[Task to complete]
Pull out the lines of the records word for word, starting with the line that contains "Thinking about their" and going on through the last line of the records.

========================

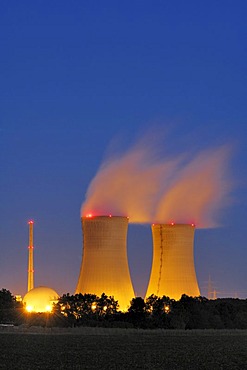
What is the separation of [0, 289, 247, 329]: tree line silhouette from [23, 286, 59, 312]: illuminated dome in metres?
4.24

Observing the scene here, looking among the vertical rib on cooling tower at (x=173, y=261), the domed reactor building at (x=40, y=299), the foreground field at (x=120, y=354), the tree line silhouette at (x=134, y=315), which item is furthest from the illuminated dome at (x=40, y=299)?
the foreground field at (x=120, y=354)

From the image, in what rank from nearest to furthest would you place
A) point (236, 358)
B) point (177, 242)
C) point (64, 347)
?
point (236, 358) < point (64, 347) < point (177, 242)

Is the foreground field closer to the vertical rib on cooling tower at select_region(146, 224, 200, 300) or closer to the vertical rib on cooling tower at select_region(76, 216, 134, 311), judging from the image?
the vertical rib on cooling tower at select_region(76, 216, 134, 311)

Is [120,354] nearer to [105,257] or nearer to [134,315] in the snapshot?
[105,257]

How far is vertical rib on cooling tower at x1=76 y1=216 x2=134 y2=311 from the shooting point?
4891cm

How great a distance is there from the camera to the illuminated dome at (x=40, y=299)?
63697 millimetres

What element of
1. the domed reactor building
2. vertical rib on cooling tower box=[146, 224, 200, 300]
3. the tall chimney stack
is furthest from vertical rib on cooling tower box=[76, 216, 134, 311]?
the tall chimney stack

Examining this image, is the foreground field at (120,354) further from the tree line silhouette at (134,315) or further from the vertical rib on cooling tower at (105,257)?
the tree line silhouette at (134,315)

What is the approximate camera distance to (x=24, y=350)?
2802 centimetres

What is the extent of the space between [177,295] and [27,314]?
1231 cm

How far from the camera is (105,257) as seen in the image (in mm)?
49406

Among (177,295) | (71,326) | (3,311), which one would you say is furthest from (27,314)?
(177,295)

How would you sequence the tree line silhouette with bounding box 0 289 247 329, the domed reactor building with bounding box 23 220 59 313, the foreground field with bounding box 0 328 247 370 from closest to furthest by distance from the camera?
the foreground field with bounding box 0 328 247 370 < the tree line silhouette with bounding box 0 289 247 329 < the domed reactor building with bounding box 23 220 59 313

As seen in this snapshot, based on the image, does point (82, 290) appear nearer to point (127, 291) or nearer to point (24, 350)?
point (127, 291)
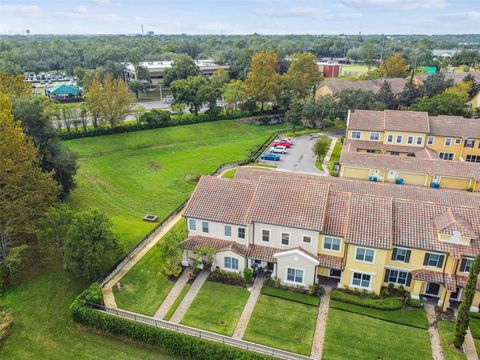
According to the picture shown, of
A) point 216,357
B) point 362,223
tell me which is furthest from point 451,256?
point 216,357

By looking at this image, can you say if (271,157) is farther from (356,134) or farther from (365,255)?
(365,255)

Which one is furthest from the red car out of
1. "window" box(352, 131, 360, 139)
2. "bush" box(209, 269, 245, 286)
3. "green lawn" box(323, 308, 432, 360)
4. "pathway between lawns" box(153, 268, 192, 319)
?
"green lawn" box(323, 308, 432, 360)

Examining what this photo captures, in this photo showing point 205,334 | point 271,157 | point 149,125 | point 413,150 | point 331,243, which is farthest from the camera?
point 149,125

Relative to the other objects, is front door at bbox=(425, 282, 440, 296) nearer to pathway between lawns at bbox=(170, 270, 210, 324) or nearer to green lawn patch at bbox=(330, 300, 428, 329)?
green lawn patch at bbox=(330, 300, 428, 329)

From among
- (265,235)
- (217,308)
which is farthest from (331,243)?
(217,308)

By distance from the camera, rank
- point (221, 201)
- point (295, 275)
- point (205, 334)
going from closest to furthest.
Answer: point (205, 334) → point (295, 275) → point (221, 201)
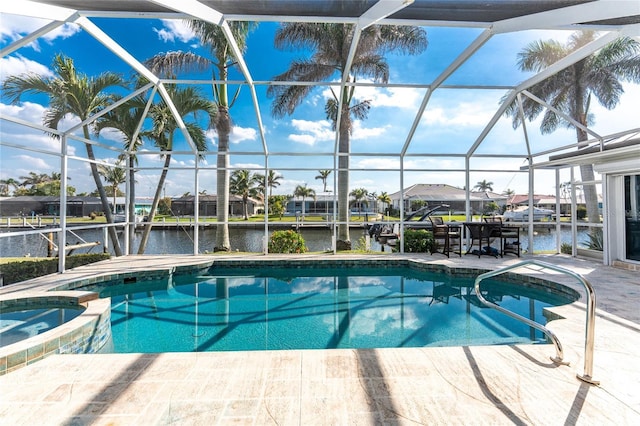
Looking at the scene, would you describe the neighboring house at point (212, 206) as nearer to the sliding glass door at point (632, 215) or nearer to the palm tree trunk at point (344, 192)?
the palm tree trunk at point (344, 192)

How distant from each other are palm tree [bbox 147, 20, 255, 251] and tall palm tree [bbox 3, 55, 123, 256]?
4.93ft

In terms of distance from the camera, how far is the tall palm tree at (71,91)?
24.8 ft

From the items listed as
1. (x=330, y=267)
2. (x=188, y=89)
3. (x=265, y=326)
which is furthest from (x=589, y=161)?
(x=188, y=89)

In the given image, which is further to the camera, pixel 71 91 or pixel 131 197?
pixel 131 197

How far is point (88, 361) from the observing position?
2.76 metres

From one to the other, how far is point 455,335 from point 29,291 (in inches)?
249

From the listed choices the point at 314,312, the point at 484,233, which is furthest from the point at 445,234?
the point at 314,312

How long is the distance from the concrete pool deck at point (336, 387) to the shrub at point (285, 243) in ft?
20.1

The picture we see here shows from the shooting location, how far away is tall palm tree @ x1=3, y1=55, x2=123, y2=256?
7.57m

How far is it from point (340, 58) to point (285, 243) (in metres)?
6.01

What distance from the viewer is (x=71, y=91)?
8.02m

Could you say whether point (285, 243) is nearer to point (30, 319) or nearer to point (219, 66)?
point (30, 319)

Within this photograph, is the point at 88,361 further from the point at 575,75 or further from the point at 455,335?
the point at 575,75

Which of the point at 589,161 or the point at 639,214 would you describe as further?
the point at 589,161
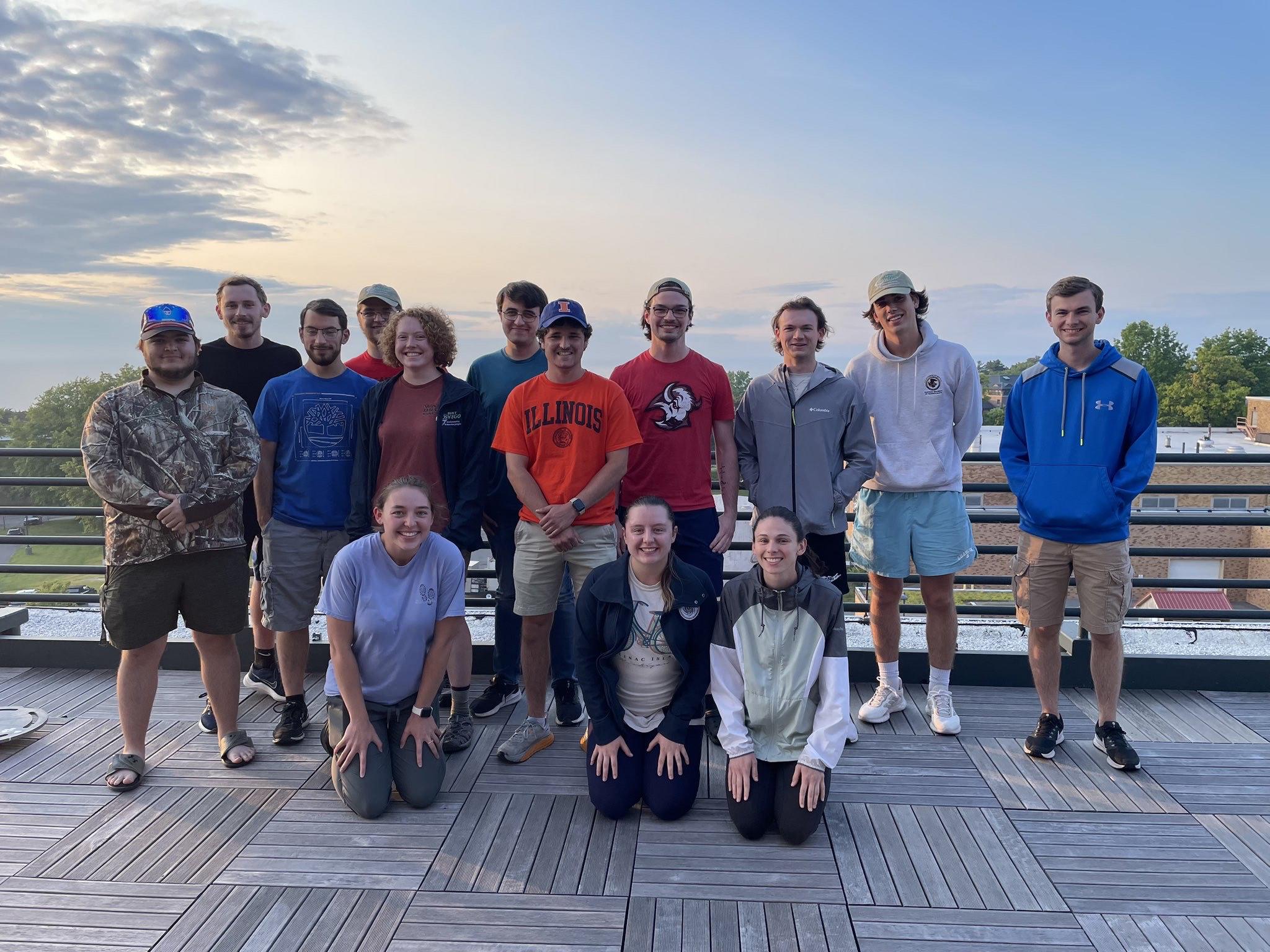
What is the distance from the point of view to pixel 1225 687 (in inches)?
187

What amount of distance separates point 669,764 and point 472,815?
813mm

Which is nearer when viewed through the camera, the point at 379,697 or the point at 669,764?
the point at 669,764

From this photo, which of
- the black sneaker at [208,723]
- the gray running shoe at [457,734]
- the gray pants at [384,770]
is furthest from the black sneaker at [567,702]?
the black sneaker at [208,723]

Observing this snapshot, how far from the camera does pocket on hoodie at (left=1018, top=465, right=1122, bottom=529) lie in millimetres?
3672

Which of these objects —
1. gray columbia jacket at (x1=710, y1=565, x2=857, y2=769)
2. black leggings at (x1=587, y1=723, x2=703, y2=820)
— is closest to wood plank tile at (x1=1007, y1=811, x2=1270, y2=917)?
gray columbia jacket at (x1=710, y1=565, x2=857, y2=769)

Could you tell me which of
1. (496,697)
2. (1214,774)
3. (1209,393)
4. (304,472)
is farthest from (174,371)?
(1209,393)

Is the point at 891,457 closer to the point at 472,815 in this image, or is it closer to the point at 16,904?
the point at 472,815

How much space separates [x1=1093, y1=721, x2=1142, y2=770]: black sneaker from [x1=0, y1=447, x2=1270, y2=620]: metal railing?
81 cm

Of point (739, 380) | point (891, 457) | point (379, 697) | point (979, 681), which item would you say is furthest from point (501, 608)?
point (739, 380)

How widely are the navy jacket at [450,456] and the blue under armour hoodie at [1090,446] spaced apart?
2.53 meters

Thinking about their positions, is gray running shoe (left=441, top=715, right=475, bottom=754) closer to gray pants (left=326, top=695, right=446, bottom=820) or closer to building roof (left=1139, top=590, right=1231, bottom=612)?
gray pants (left=326, top=695, right=446, bottom=820)

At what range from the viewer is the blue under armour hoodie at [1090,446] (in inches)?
145

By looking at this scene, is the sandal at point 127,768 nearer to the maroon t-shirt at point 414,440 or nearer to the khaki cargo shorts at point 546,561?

========================

[The answer]
Thinking about their positions, is gray running shoe (left=441, top=715, right=475, bottom=754) closer to gray pants (left=326, top=695, right=446, bottom=820) or closer to building roof (left=1139, top=590, right=1231, bottom=612)?
gray pants (left=326, top=695, right=446, bottom=820)

At what range from the viewer is the blue under armour hoodie at [1090,446] (in inches)?
145

By looking at this scene, is the sandal at point 127,768 nearer to the maroon t-shirt at point 414,440 or nearer to the khaki cargo shorts at point 546,561?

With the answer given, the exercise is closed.